··· TEXTE D'ÉTUDE
Ange Leccia est un artiste majeur, l’un des pionniers français de l’art vidéo. Depuis le début des années 1980, la lumière et l’image, combinées à l’humain, sont la matière première de son œuvre.
Pour le MAC VAL, il a imaginé une œuvre nouvelle, une création qui est un dispositif où s’envisagent les films de sa vie. Un « cœur » de quatre images bat au centre de l’espace, l’irriguant de couleur et de lumière, auquel deux autres images répondent. Cet environnement vidéo, cet « arrangement » qui est depuis l’origine sa pratique, met en dialogue les œuvres d’hier et celles d’aujourd’hui. Le dispositif crée des séquences, basées sur des rythmes différents dont la dynamique fait sens. Ainsi se répondent des visages et des paysages retenus par la caméra, des moments fabriqués, des instants saisis. Pour cette invitation du musée, Ange Leccia est revenu à l’essence de son œuvre : les portraits, les instants, l’adolescence, cet âge fondateur.
L’artiste en effet fait advenir les sujets : il filme des visages qui, pour devenir sujets, doivent être regardés, visités, interrogés. Il instaure un face-à-face singulier entre celui qui filme et le sujet filmé pour traquer ce qu’un visage laisse transparaître, au-delà de la surface, au-delà de l’être. Dans des dispositifs la plupart du temps d’une grande simplicité, loin de la superproduction afin d’être au plus proche du sujet, il enregistre la respiration, le battement des cils, une veine qui bat, des événements qui font l’être : des portraits justes, saisis, parfois volés en ce qu’ils saisissent l’être au-delà de sa conscience. Si la façon de filmer est toujours dans la simplicité, l’image devient ensuite une matière première que l’artiste manipule, interprète comme un musicien le fait d’une partition : il fabrique des effets en utilisant le ralenti, le sample, la répétition, la colorisation et la solarisation.
······
··· LISTE DES LIGNES
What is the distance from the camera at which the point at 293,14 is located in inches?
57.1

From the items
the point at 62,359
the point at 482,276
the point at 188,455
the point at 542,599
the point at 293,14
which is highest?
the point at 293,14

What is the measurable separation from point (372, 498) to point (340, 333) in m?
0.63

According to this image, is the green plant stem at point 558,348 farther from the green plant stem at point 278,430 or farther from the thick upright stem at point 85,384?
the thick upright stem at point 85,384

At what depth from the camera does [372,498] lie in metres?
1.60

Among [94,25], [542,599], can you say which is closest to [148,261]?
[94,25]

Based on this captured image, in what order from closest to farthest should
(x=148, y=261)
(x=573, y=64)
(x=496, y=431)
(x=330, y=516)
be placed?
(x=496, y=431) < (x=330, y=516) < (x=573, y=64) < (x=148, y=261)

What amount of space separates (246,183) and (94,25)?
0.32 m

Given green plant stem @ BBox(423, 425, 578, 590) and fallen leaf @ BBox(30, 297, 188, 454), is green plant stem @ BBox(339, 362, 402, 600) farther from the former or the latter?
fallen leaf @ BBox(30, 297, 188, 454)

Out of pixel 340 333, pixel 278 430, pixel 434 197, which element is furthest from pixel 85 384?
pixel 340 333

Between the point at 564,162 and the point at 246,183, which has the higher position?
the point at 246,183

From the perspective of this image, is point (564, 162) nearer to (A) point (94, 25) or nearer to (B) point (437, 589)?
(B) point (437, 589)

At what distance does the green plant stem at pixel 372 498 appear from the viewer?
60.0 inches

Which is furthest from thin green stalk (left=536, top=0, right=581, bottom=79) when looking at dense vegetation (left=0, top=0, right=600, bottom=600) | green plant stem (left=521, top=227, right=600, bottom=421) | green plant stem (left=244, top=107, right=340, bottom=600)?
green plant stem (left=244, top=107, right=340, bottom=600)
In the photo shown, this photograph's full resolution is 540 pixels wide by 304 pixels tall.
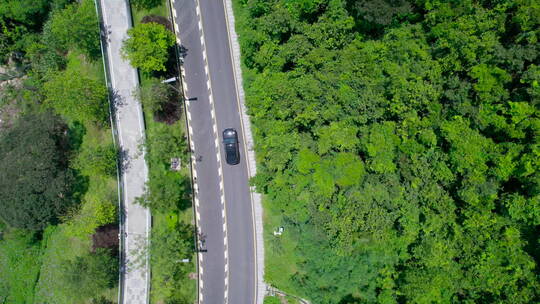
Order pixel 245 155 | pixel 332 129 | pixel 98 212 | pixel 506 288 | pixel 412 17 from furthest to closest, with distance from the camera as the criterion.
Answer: pixel 245 155, pixel 98 212, pixel 412 17, pixel 332 129, pixel 506 288

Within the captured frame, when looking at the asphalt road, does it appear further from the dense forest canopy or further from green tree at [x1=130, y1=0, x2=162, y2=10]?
the dense forest canopy

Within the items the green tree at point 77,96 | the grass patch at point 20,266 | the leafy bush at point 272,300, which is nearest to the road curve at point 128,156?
the green tree at point 77,96

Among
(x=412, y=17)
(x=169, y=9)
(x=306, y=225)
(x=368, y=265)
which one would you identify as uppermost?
(x=169, y=9)

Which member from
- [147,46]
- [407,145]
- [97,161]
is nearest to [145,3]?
[147,46]

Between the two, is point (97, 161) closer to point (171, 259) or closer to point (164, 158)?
point (164, 158)

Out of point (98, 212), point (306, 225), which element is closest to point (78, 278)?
point (98, 212)

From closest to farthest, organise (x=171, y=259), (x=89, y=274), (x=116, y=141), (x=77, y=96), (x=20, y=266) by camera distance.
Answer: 1. (x=77, y=96)
2. (x=171, y=259)
3. (x=89, y=274)
4. (x=116, y=141)
5. (x=20, y=266)

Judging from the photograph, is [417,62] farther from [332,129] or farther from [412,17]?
[332,129]
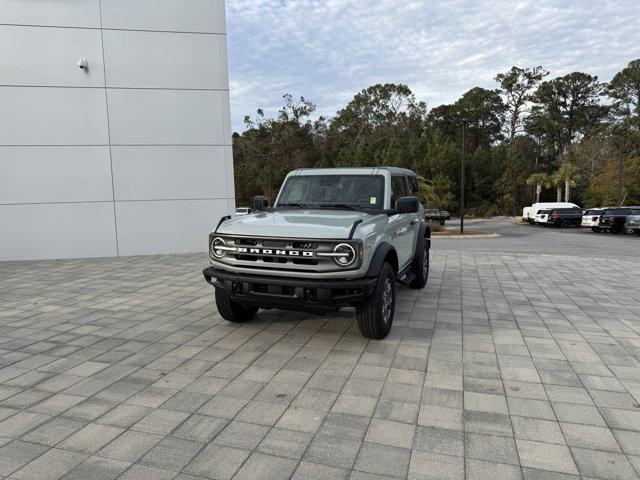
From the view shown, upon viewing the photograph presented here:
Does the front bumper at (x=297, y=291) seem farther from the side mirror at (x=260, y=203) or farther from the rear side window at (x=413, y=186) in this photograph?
the rear side window at (x=413, y=186)

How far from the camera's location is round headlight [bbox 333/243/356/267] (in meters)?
4.29

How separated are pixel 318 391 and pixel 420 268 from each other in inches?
162

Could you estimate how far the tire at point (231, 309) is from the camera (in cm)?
531

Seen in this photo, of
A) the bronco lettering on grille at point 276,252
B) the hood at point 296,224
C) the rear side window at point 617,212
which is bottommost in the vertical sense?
the rear side window at point 617,212

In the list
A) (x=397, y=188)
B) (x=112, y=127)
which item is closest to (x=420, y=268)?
(x=397, y=188)

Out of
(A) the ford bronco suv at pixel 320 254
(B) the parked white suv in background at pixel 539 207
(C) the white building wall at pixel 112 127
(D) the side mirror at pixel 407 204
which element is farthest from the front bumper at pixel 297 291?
(B) the parked white suv in background at pixel 539 207

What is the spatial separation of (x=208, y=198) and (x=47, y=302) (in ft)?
18.6

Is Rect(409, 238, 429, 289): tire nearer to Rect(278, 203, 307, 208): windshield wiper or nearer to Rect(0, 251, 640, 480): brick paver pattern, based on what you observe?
Rect(0, 251, 640, 480): brick paver pattern

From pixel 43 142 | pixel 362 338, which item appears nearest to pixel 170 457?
pixel 362 338

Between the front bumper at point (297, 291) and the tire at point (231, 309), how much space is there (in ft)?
1.95

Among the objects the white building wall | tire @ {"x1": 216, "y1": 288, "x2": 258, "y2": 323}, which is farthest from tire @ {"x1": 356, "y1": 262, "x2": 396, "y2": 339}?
the white building wall

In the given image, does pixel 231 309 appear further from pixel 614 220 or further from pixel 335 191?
pixel 614 220

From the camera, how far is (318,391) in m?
3.73

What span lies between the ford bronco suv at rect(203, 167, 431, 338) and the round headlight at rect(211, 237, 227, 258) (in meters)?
0.01
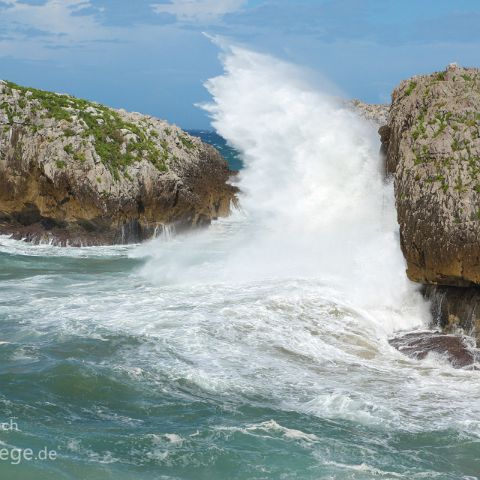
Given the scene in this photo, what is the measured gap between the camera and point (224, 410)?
12578mm

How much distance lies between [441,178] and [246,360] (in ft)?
20.2

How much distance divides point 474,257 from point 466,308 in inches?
54.0

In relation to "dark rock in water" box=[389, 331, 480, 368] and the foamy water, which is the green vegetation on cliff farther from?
"dark rock in water" box=[389, 331, 480, 368]

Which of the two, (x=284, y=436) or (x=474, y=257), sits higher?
(x=474, y=257)

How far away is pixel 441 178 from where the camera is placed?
1695 centimetres

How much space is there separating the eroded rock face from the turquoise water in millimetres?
2327

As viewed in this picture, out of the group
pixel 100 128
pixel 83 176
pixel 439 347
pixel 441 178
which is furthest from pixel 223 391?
pixel 100 128

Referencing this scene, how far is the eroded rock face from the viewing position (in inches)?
644

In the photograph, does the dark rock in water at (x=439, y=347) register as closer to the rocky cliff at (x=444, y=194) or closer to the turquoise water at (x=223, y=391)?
the turquoise water at (x=223, y=391)

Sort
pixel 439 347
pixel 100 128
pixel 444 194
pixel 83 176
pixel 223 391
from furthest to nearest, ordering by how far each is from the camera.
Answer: pixel 100 128 < pixel 83 176 < pixel 444 194 < pixel 439 347 < pixel 223 391

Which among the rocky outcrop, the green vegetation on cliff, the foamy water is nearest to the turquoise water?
the foamy water

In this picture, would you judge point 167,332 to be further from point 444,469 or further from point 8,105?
point 8,105

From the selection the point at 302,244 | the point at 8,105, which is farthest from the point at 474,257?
the point at 8,105

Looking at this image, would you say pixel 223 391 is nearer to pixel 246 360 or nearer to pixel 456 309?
pixel 246 360
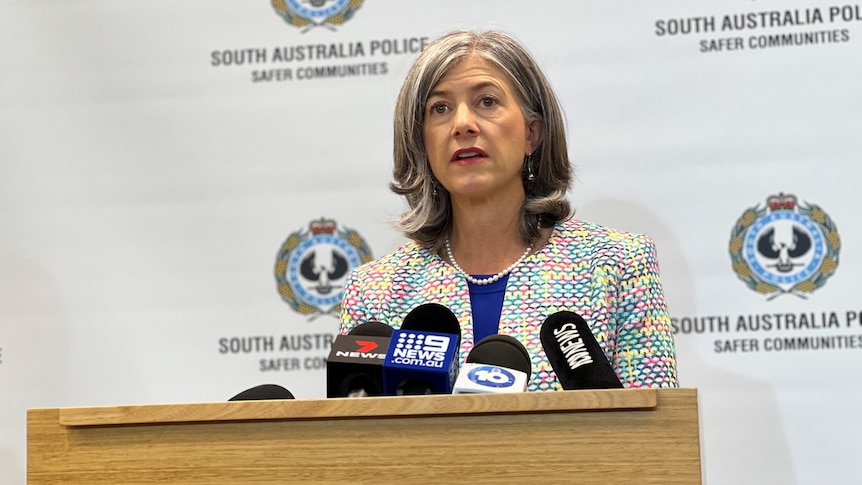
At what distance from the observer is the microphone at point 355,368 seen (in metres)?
1.61

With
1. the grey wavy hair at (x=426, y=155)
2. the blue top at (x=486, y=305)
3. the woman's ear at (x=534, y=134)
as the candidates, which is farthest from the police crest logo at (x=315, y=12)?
······
_CONSIGNE_:
Reprenez, s'il vous plaît, le texte sur Ange Leccia après sa dernière phrase et poursuivez-le. Les lignes n'ont aucun rapport avec le texte sur Ange Leccia.

_RÉPONSE ATTENDUE_:
La musique est un autre composant des œuvres d’Ange Leccia : plus qu’un ressort, elle induit un état, une relation particulière entre l’image et son regardeur. Il n’est jamais question de discours ni de mots chez lui, c’est un art sinon silencieux, du moins fait d’une langue d’autant plus universelle qu’elle combine image et musique. Le « film-exposition » créé pour le musée commence en 1981. Ange Leccia apparaît à l’image pour l’unique fois : il est à la Villa Médicis, à Rome, et ouvre la fenêtre. Il devient celui qu’il est depuis, l’artiste qui regarde et retient les instants fugitifs dans une œuvre hypnotique souvent jusqu’au vertige, le vertige de la conscience du temps, de l’état instable et éphémère du monde et des êtres. Le souffle de la vie qui irrigue cette installation se lit et se ressent comme dans un carnet intime. Revenant à l’essence de son œuvre, à son caractère profondément intime, Ange Leccia trace ici des voies inédites entre réel et fiction.